Reproduce the rows that begin with the line containing "Looking closely, is" and end with the line containing "312 centimetres", replacing "washing machine" with "clothes washer" and leaving everything else unchanged.
########
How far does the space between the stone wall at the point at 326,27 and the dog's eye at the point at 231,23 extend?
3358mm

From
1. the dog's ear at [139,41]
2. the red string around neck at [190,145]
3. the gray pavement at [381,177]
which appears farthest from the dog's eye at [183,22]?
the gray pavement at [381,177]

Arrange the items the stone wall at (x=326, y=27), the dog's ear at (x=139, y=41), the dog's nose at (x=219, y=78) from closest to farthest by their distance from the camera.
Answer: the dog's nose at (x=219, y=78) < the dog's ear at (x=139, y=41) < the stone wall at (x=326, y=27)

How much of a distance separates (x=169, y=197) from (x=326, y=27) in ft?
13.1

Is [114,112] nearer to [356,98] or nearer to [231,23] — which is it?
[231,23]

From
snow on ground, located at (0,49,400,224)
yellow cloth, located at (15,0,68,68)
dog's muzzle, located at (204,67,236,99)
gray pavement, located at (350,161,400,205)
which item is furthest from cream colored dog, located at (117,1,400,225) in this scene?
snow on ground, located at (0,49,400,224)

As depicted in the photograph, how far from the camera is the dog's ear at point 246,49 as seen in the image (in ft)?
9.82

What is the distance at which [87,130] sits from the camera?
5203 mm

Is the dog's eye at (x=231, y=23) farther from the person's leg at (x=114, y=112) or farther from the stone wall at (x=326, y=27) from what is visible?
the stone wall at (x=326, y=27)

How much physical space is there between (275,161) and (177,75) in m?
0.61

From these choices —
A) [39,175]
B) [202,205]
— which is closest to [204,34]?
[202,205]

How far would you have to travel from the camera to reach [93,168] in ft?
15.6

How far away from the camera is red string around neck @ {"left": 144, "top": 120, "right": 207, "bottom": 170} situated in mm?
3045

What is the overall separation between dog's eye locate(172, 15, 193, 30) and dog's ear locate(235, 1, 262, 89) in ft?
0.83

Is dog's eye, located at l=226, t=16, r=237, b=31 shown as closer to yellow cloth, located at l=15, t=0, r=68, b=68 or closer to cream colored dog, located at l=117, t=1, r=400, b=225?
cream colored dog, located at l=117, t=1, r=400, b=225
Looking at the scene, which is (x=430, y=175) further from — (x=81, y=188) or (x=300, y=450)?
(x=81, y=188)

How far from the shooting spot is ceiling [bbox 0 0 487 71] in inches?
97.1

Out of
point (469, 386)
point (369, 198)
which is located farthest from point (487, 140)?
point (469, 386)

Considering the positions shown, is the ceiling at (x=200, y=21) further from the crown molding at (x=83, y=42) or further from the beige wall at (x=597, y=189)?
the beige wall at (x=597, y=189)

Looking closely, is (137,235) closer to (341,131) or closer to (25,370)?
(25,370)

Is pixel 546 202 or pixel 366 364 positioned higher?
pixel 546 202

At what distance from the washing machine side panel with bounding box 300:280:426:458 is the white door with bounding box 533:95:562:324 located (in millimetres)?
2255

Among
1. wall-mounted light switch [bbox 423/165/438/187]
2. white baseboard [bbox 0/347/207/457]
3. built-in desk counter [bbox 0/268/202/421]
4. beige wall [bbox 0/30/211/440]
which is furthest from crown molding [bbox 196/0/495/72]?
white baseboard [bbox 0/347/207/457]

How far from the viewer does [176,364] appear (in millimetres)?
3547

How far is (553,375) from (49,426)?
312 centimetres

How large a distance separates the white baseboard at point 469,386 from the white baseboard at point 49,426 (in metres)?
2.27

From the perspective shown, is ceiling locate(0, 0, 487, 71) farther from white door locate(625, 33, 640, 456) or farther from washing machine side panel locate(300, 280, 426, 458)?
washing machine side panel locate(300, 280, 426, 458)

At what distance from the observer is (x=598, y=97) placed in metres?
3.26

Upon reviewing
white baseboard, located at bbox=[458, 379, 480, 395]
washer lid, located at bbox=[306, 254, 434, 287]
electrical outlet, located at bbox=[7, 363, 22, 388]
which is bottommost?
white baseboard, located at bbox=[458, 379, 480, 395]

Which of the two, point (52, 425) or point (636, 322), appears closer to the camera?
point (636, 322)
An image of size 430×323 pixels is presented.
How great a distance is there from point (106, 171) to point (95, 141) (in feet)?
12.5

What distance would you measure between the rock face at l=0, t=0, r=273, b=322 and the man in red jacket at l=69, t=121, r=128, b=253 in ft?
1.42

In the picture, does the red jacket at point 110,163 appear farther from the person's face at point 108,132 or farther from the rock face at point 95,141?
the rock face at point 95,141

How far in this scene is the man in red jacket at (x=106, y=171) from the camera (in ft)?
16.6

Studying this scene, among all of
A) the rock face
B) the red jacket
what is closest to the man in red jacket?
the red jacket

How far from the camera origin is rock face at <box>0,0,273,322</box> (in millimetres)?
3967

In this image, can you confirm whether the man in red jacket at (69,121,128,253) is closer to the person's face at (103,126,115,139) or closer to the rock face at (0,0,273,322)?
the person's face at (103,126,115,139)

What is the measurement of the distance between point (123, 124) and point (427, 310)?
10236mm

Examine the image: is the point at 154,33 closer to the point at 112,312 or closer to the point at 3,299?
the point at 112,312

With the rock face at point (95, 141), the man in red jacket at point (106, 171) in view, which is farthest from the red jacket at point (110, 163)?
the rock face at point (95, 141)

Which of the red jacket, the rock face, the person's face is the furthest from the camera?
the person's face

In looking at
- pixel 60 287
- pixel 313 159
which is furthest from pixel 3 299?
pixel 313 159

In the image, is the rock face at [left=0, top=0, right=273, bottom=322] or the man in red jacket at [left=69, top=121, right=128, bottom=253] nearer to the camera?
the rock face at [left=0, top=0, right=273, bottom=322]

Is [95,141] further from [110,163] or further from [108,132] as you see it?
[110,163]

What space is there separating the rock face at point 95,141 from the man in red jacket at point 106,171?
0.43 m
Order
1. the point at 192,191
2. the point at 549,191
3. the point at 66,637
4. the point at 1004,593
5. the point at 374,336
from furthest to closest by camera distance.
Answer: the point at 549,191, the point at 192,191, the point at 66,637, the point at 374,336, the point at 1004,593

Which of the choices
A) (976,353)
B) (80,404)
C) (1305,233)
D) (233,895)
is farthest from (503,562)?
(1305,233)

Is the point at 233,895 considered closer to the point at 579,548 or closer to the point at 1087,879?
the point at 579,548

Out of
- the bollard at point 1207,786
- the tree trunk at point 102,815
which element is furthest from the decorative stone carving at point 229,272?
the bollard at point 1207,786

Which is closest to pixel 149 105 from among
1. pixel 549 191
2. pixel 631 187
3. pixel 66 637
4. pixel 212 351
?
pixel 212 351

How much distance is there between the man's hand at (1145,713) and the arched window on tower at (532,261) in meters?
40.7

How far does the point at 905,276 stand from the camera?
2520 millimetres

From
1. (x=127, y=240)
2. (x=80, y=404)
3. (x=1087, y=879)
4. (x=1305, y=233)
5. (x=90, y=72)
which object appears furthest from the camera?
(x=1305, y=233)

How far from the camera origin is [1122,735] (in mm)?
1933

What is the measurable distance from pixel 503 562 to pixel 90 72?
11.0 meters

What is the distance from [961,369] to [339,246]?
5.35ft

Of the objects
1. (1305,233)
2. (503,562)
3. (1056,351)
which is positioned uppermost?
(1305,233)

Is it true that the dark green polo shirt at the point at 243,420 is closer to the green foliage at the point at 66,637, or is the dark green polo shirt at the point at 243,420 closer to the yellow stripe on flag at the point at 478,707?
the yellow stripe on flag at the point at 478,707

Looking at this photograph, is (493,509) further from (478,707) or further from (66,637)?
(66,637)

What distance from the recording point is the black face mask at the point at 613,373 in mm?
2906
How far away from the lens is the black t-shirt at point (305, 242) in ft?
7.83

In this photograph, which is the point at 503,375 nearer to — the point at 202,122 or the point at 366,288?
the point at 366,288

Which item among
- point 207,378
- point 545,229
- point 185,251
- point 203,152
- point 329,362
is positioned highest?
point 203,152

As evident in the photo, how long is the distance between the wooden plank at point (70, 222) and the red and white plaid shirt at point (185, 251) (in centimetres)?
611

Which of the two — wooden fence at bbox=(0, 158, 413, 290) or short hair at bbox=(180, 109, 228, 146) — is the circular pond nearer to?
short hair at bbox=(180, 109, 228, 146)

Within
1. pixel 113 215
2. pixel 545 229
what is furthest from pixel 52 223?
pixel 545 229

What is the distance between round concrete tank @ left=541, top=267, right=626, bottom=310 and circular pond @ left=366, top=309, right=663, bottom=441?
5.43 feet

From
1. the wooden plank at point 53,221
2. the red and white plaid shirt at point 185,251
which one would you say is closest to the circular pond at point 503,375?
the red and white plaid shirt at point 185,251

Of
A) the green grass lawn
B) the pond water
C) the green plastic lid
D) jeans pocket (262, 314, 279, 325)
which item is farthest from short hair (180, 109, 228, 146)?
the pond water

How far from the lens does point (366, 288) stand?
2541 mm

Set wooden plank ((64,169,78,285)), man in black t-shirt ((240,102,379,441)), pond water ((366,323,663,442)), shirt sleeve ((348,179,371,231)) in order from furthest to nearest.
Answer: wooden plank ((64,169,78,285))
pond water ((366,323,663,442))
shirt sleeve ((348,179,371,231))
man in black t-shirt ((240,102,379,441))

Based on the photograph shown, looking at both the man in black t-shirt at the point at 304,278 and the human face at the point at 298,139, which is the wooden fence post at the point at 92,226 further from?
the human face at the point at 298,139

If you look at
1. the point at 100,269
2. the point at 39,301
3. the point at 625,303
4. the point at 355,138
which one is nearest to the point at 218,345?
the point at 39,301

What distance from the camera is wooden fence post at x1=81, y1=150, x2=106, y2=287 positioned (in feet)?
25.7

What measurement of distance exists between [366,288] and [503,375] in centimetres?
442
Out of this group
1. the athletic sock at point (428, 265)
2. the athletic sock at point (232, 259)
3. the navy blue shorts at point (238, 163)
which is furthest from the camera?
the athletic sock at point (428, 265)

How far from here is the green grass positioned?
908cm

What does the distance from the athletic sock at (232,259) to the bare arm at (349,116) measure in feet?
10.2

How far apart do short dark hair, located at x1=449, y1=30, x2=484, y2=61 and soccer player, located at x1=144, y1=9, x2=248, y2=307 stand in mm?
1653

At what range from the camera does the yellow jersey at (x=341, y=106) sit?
########
**Correct answer:**
Looking closely, is (137,235) closer to (341,131) or closer to (25,370)?
(25,370)

Is pixel 546 202 or pixel 366 364 positioned higher?
pixel 546 202

At what distance from the clothes washer side panel with bounding box 300:280:426:458 is the white door with bounding box 533:95:562:324 located (in millimetres)?
2255

Among
1. wall-mounted light switch [bbox 423/165/438/187]
2. white baseboard [bbox 0/347/207/457]
3. built-in desk counter [bbox 0/268/202/421]
4. beige wall [bbox 0/30/211/440]
which is furthest from crown molding [bbox 196/0/495/72]?
white baseboard [bbox 0/347/207/457]

How far from the viewer does [176,364] appear (in millimetres)?
3547

How far is (553,375) from (49,426)?
312 centimetres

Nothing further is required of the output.